Assomigliano a dei manichini svestiti, gli alberi in inverno. Un intreccio inestricabile di legno che, a quanto pare essendo l’unico a non essere andato a dormire durante la fredda stagione, si contorce su se stesso, si intreccia e, sempre nel legno, trova e cerca riparo, un minimo di conforto per non sentirsi così solo.
Eppure, a pensarci bene, tutto questo è estremamente affascinante. La natura ci mostra, ad ogni cambio di stagione, ad ogni anno, il ciclo della vita. Attraverso gli alberi e il loro ciclo stagionale, l’uomo è spettatore del normale, inevitabile e conclamato ciclo vitale. Un ciclo che prevede, come è ovvio, un inizio, uno sviluppo, un’esplosione e, purtroppo, una fine.
Non siamo poi così diversi noi esseri umani dalla natura che ci circonda. Non siamo così differenti dagli alberi che ogni giorno osserviamo dalle finestre o che sfrecciano via accanto a noi, mentre guidiamo e procediamo dritti verso la nostra meta. No che non siamo così diversi, noi e i magnifici alberi.

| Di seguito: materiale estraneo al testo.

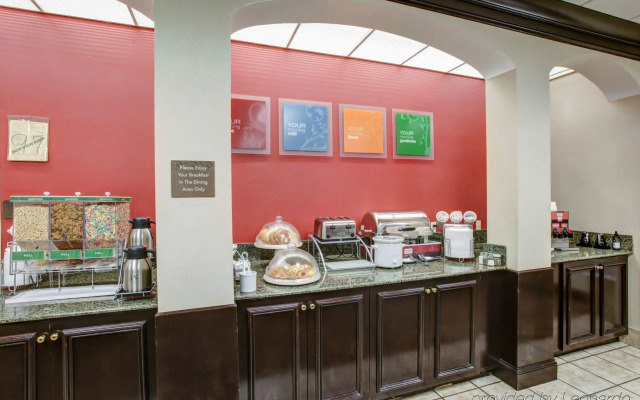 Comfort Suites At Rivergate Mall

Quando ci siamo da poco affacciati alla vita e gattoniamo alla scoperta di ogni minimo, anche insignificante particolare, alla scoperta del mondo, siamo come i germogli delle foglie, dei fiori e dei frutti che timorosi e cauti fanno capolino sui rami degli alberi. Poi cresciamo, ci ergiamo sulle gambe, prima con normale incertezza, poi sempre più saldi e sicuri sui nostri piedi fino ad arrivare a correre e ad aprire gli occhi alla vita, al cielo, alle stelle, alla luna e al sole, al mondo; proprio come lo sbocciare dei fiori e l’aprirsi delle foglie che diventano a poco a poco il vero ornamento e la linfa vitale dell’albero stesso. Ed è allora che la vita esplode e sembra ergersi a padrona dell’universo. Poi, però, arriva l’autunno sul ciclo vitale degli alberi così come su quello dell’uomo, i rami si incurvano proprio come le ossa di noi uomini, le foglie seccano e infine cadono dai rami, la pelle umana si riempie di rughe e anche noi esseri umani cediamo, cadiamo verso quell’oblio che è la più grossa incognita della vita.

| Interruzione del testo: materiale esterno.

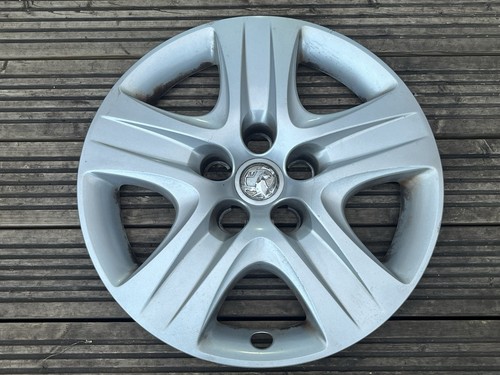 Original vauxhall insignia - x1,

Eppure, c’è una cosa che ci distingue dagli alberi e dalla natura in generale, una cosa che anche noi umani vorremmo tanto possedere. Quella capacità innata di rigenerarsi e di tornare a vivere dopo la fine di ogni ciclo. Quanto vorremmo avere la certezza di sbocciare di nuovo, come la gemma pura e nuova di un fiore, sui rami di quell’albero che è rimasto spoglio per un intero inverno, quanto vorremmo poter ripetere il nostro ciclo vitale ancora e ancora, proprio come un albero.
Ma forse…proprio là dove si staglia l’incognita più grande della mente umana, avverrà la nostra rinascita. E saremo come gli alberi.